WAGTAIL_FRONTEND_LOGIN_URL = '/accounts/login'
...

If you only want to be redirected in certain scenarios then you can return HttpResponseRedirect(reverse('wagtailcore_login')) to view the Wagtail login page. Now our user journey looks like this:

  • Anonymous user tries to access protected content
  • The user is redirected to Azure AD and asked to login and authorise the app.
  • Redirected back to the site
  • The now logged in user is able to see the protected content

Things to consider

  • The code in the pipeline.py will add any user authenticated through a social_auth to the new group, if you intend on using multiple authentication methods but only want users from Azure AD to be added to your group, you will need to alter the pipeline step to verify which backend was used.
  • When setting up your Application in Azure AD, make sure to add the specific “reply URLs” otherwise you will hit issues with Azure not wanting to redirect you back to the site once the user has been authenticated.
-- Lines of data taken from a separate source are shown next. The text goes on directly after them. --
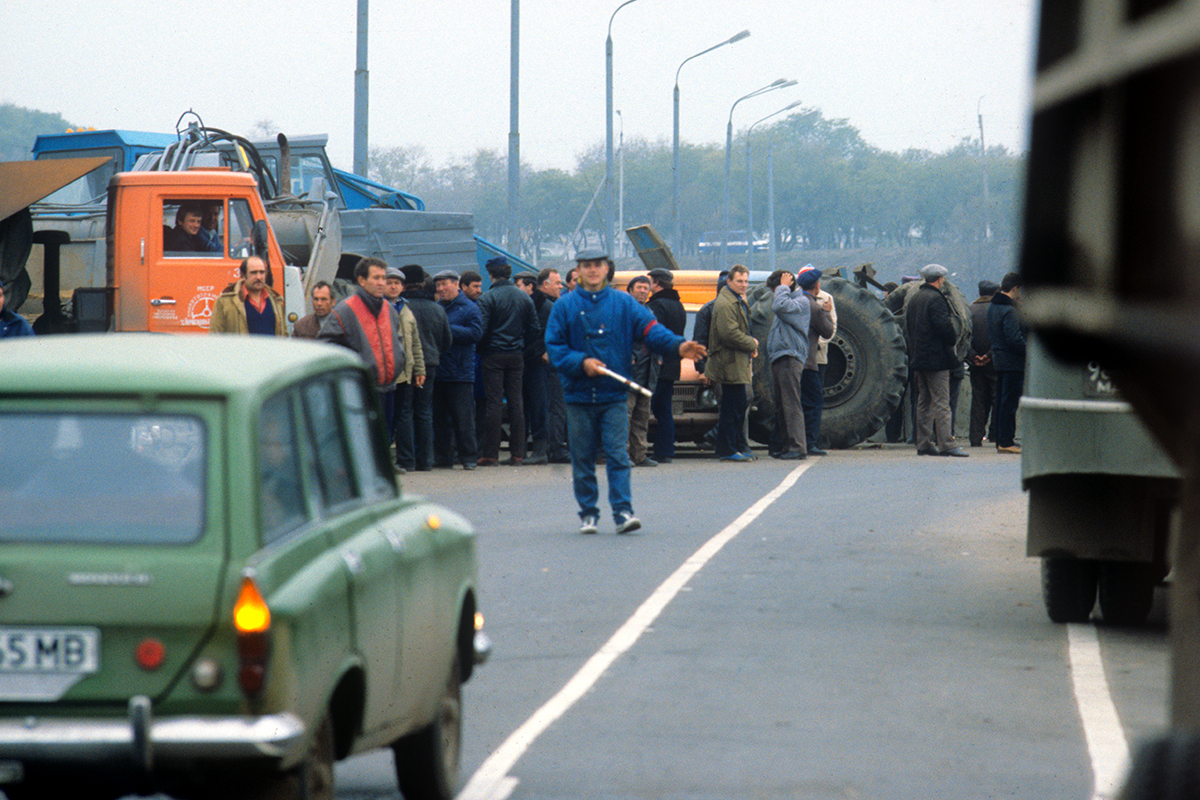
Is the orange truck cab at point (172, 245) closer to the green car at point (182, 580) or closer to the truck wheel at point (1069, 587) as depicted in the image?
the truck wheel at point (1069, 587)

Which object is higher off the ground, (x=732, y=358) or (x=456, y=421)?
(x=732, y=358)

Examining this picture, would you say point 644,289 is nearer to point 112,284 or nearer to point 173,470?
point 112,284

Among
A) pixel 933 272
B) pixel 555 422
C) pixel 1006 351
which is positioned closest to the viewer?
pixel 555 422

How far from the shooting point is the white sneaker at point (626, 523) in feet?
40.8

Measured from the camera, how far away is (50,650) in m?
4.11

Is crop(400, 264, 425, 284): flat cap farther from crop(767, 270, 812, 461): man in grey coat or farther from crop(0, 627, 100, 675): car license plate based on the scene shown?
crop(0, 627, 100, 675): car license plate

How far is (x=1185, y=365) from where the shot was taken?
2236mm

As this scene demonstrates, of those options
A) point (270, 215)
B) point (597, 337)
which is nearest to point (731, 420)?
point (270, 215)

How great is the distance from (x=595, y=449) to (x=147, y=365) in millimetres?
8396

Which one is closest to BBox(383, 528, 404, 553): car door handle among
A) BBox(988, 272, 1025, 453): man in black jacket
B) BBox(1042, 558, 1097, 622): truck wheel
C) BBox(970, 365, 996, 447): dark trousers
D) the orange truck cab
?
BBox(1042, 558, 1097, 622): truck wheel

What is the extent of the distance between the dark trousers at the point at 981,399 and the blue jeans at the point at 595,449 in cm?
974

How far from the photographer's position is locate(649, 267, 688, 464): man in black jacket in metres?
19.3

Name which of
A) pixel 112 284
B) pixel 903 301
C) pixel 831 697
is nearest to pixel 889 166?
pixel 903 301

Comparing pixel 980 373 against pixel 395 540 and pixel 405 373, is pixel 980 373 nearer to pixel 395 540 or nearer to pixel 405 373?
pixel 405 373
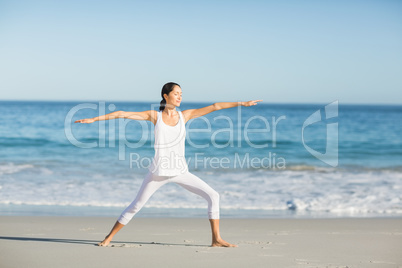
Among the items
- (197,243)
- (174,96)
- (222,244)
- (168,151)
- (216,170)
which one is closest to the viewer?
(168,151)

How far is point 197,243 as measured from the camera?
19.2 feet

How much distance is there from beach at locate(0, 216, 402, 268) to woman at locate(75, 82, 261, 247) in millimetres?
427

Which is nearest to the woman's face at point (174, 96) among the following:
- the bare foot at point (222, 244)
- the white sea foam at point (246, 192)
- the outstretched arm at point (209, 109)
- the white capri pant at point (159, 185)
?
the outstretched arm at point (209, 109)

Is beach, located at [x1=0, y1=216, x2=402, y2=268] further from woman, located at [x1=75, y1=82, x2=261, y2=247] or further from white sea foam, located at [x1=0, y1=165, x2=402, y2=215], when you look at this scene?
white sea foam, located at [x1=0, y1=165, x2=402, y2=215]

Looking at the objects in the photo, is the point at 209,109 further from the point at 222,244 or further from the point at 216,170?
the point at 216,170

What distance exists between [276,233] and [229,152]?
14.8 m

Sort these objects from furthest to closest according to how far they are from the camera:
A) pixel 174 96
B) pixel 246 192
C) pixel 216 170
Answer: pixel 216 170 → pixel 246 192 → pixel 174 96

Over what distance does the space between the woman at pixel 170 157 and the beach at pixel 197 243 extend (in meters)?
0.43

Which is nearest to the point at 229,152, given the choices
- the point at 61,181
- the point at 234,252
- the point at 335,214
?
the point at 61,181

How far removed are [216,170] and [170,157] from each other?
994cm

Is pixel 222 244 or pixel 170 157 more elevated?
pixel 170 157

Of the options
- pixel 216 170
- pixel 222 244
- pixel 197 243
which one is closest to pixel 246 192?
pixel 216 170

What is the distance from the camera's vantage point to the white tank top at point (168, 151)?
17.5 ft

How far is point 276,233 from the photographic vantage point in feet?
21.7
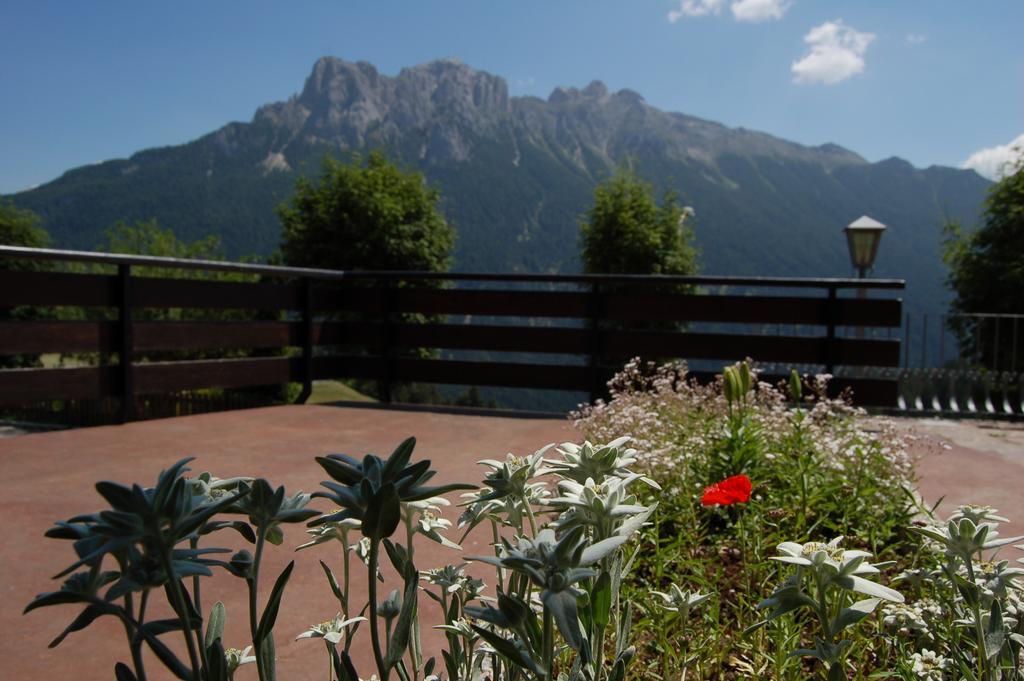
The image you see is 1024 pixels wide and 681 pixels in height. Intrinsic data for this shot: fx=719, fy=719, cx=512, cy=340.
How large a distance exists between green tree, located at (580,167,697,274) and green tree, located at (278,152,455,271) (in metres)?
3.41

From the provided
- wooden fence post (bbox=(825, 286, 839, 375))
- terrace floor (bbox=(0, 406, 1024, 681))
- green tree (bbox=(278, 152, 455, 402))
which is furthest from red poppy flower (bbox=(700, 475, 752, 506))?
green tree (bbox=(278, 152, 455, 402))

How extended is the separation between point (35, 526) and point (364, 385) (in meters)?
13.8

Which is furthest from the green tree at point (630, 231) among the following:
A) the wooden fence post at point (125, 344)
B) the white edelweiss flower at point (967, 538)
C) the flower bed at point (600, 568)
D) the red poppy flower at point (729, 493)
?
the white edelweiss flower at point (967, 538)

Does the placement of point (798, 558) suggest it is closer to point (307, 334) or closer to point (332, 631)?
point (332, 631)

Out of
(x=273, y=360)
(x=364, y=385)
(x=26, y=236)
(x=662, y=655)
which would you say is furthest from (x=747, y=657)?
(x=26, y=236)

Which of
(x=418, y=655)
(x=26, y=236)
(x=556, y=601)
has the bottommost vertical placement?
(x=418, y=655)

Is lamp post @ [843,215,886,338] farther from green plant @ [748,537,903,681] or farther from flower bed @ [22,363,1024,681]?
green plant @ [748,537,903,681]

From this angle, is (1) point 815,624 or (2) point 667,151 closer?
(1) point 815,624

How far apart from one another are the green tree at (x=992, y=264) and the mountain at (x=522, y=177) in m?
58.9

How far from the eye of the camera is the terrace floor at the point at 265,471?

The reply URL should be something like https://example.com/complete/azuread-tenant-oauth2/. This has to be running on HTTPS as Azure AD won’t allow you to enter a reply URL beginning with http://.
  • In the custom pipeline step, you might want to consider loading the Group by an ID instead of its name, this could then be set as a project setting and will reduce the risk of access failing due to the wrong group being used.